Nasza Loteria SR - pasek na kartach artykułów

Sąd nierychliwy, ale sprawiedliwy

[email protected], Anna Klaman
Stanisław Szwaracki opowiada swoją historię
Stanisław Szwaracki opowiada swoją historię Fot. Daniel Frymark
Ponad dziesięć lat temu Temida zapomniała o Stanisławie Szwarackim. Dziś sobie o nim przypomniała.

Stanisław Szwaracki ze Zdrojów w gminie Cekcyn miał pójść do więzienia dziesięć lat temu. Nikt się jednak po niego nie zgłosił, a on siedział cicho, ciesząc się, że szczęście mu sprzyja. Do czasu. Po ośmiu latach Temida sobie o nim przypomniała.

Marzec 2009 r.
Jedziemy do Stanisława Szwarackiego, który mieszka w Małych Zdrojach, wsi w Borach Tucholskich. Gospodarstwo Szwarackiego leży na krańcu wsi. Trochę się po drodze gubimy, więc gospodarz instruuje nas przez telefon, jak do niego trafić. Jesteśmy. Nowy nieotynkowany dom, typowa kostka, za nim zadbane budynki gospodarcze: obora, garaże na traktory. Podwórko duże i czyste. Widać, że właściciel nie próżnuje.

Szwaracki wita nas przy schodach w roboczym ubraniu, które czuć gnojem. Jak to na wsi. A on ma aż 21 hektarów, zwierzęta oraz robotę od rana do nocy.

- Mam to wszystko zostawić, gospodarkę z hektarami, bykami, krowami i kucami, bo sąd nagle przypomniał sobie o wyroku sprzed lat? - mówi Szwaracki. - Najbardziej martwię się o córkę, którą sam wychowuję. Ma 9 lat. Gdzie pójdzie?

Do pokoju wbiega Agnieszka. Pyta, czy może wziąć cukierki. - Czy ja ci ich bronię? - odpowiada ojciec. - Bierz, ile chcesz!

Córka zabiera smakołyki, i wraca do koleżanki, która właśnie ją odwiedziła. Bawią się beztrosko w sąsiednim pokoju.

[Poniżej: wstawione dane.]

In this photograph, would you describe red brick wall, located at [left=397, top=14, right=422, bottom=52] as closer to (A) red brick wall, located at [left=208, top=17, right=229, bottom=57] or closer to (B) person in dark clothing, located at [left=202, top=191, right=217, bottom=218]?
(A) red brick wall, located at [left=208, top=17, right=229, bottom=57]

W lipcu Sąd Rejonowy w Tucholi przyznał Szwarackiemu prawa rodzicielskie. I to jest wyjątkowa niekonsekwencja, bo wcześniej, by naprawić swoje przeoczenie sprzed dziesięciu lat, sąd wydał postanowienie o wysłaniu go do zakładu karnego.

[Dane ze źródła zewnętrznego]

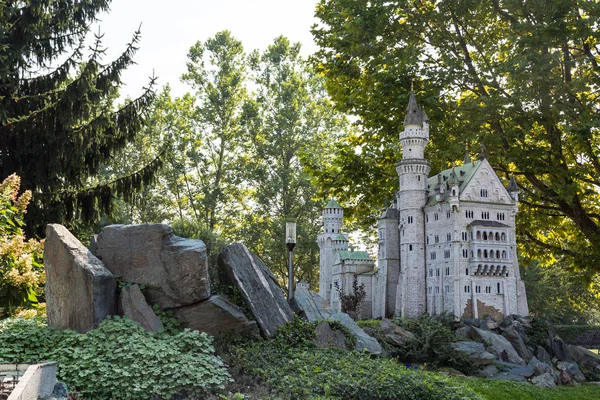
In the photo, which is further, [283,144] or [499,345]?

Co z tego, że chodzi o zapomniane już przez wielu wyroki sprzed lat. Według tucholskiego sądu ma być, jak w popularnym powiedzeniu: Temida nierychliwa, ale jednak sprawiedliwa.

5 grudnia 1995 r.
Sąd Rejonowy w Tucholi wydaje wyrok roku więzienia w zawieszeniu. I tu różnią się wersje. Szwaracki mówi: - Jakoś tak było, że w niedzielę spóźniłem się z kościoła, a matka zrobiła awanturę, że tak późno wracam. Zdenerwowałem się, a wychodząc, trzasnąłem drzwiami. Matka twierdziła, że ją tymi drzwiami uderzyłem, a to było niemożliwe. Poszła jednak na obdukcję, twierdząc, że ma od tego uderzenia sutki zasinione.

Rzecznik Sądu Okręgowego w Bydgoszczy Włodzimierz Hilla mówi jednak, że wyrok był za znęcanie się nad rodzicami. Były to zawiasy, które odhaczano przy drugim wyroku.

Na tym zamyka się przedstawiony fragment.